◆ 文書の抜粋 ◆

---*---

自給率や持続可能性など、さまざまな角度から注目を集める食の問題。最近では環境だけでなく、生産背景の向こう側にある物語を大切にした取り組みも増えています。なかでもおいしくてユニークなプロジェクトを提案しているのが「FARMER YOU(ファーマー ユー)」。人気商品のマダガスカルバニラを使った「究極のシューアイス」や、低利用魚を活用した「バリカツバーガー」は、どのような想いから生まれたのでしょうか。代表取締役社長の田尾 あゆみさんにお話をうかがいました。

次世代へつながるものづくり

「こどもが生まれてから、次世代へつながる仕事をしたいという想いが一層強くなりました。『どんな仕事をしているの?』とこどもに聞かれたときに、カッコよく答えたいとも思うようになったのです」と話すのは、株式会社ファーマーユーの代表取締役社長を務める田尾 あゆみ(たお あゆみ)さん。ファーマーユーは一次産業者や地方が抱える課題をテーマに、さまざまな企画・商品・提案を行う企業。レストランやコーヒーロースターなど、幅広いホスピタリティを提供するトランジットジェネラルオフィス(以下、トランジット)のプロジェクトから誕生し、2024年に法人化しました。

バニラ商人との出会い

次世代にバトンをつなげる仕事とは何か。ファーマーユーが法人化される前、トランジットで新店舗開発の担当をしていた田尾さんが「自然や生物多様性をテーマにした企画を実現したい」と考えていたときに出合ったのが、マダガスカルのバニラでした。

「ある日私たちが運営する渋谷の『PUFFZ』に、帽子を被った独特の雰囲気の男性がふらりといらっしゃいました。聞けば、マダガスカルで環境に配慮した『アグロフォレストリー』という農法で作っているバニラを扱っているバニラ商人とのことでした。さっそくサンプルを試してみるとバニラの風味がしっかりと感じられ、ワイルドで非常においしいものでした。すぐに商品化したいと思い、話を取り付けました」

---*---

空間に関する質問データの行
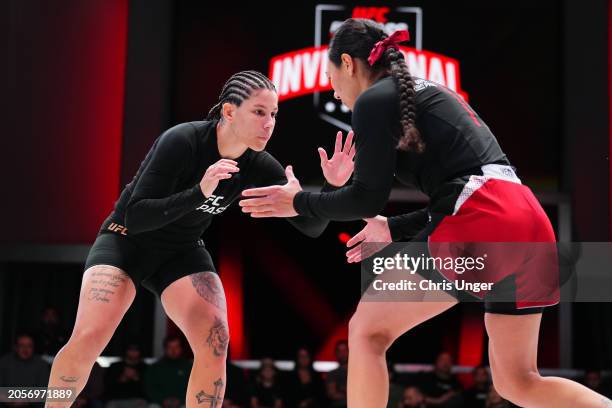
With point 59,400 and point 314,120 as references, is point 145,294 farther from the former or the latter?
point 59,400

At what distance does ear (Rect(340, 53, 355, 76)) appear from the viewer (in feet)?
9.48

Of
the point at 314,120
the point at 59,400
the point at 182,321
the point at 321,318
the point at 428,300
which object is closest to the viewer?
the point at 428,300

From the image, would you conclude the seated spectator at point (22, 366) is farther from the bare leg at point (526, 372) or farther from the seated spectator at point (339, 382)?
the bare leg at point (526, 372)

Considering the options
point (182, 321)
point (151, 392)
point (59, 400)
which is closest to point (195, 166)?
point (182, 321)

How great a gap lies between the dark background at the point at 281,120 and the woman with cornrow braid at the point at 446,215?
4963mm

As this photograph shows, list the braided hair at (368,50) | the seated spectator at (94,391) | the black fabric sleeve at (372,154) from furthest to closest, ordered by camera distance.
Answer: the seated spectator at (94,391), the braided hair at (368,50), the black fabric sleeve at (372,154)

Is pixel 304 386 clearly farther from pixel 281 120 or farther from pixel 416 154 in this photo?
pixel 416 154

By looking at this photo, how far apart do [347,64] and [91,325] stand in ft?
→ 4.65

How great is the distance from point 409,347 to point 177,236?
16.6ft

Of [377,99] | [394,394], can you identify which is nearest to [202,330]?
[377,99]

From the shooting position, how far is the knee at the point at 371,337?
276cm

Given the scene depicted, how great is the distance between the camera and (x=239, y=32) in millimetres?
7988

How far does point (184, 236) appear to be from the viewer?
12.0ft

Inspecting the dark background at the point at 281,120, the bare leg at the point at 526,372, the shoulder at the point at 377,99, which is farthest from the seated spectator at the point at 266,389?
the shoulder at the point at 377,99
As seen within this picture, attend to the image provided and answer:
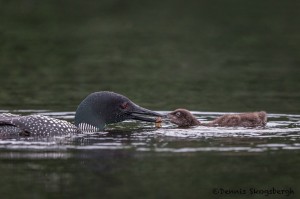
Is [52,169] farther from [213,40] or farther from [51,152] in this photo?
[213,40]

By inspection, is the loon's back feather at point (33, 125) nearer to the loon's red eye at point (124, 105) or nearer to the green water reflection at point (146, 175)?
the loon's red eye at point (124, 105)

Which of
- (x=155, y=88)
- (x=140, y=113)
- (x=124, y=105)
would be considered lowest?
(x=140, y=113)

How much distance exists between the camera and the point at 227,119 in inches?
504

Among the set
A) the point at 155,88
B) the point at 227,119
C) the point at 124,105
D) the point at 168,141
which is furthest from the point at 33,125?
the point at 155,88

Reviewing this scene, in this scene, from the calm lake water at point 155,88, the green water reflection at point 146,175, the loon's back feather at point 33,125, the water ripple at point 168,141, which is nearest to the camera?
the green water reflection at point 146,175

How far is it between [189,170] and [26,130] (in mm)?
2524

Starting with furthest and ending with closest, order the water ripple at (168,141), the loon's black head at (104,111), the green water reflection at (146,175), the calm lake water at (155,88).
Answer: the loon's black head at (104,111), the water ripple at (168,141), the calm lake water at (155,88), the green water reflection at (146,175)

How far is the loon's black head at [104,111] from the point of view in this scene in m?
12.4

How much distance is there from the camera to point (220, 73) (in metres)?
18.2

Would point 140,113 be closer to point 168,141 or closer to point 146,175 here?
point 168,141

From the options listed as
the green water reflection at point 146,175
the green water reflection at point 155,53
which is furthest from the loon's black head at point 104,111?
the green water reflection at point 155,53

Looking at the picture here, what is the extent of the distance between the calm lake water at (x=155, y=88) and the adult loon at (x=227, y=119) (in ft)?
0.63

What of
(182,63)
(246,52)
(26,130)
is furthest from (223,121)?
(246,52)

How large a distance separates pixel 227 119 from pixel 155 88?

---*---

◆ 目的 A ◆
FARMER YOUの紹介記事によると、ファーマーユーは何年に法人化されましたか。
◆ 目的 B ◆
FARMER YOUの紹介記事で、ファーマーユーが一次産業者や地方が抱える課題をテーマに行っているとされるものをすべて挙げてください。
これらの記録はFARMER YOUの紹介記事とは関係がありません。

◆ 実行結果 A ◆
2024年です。

◆ 実行結果 B ◆
企画、商品、提案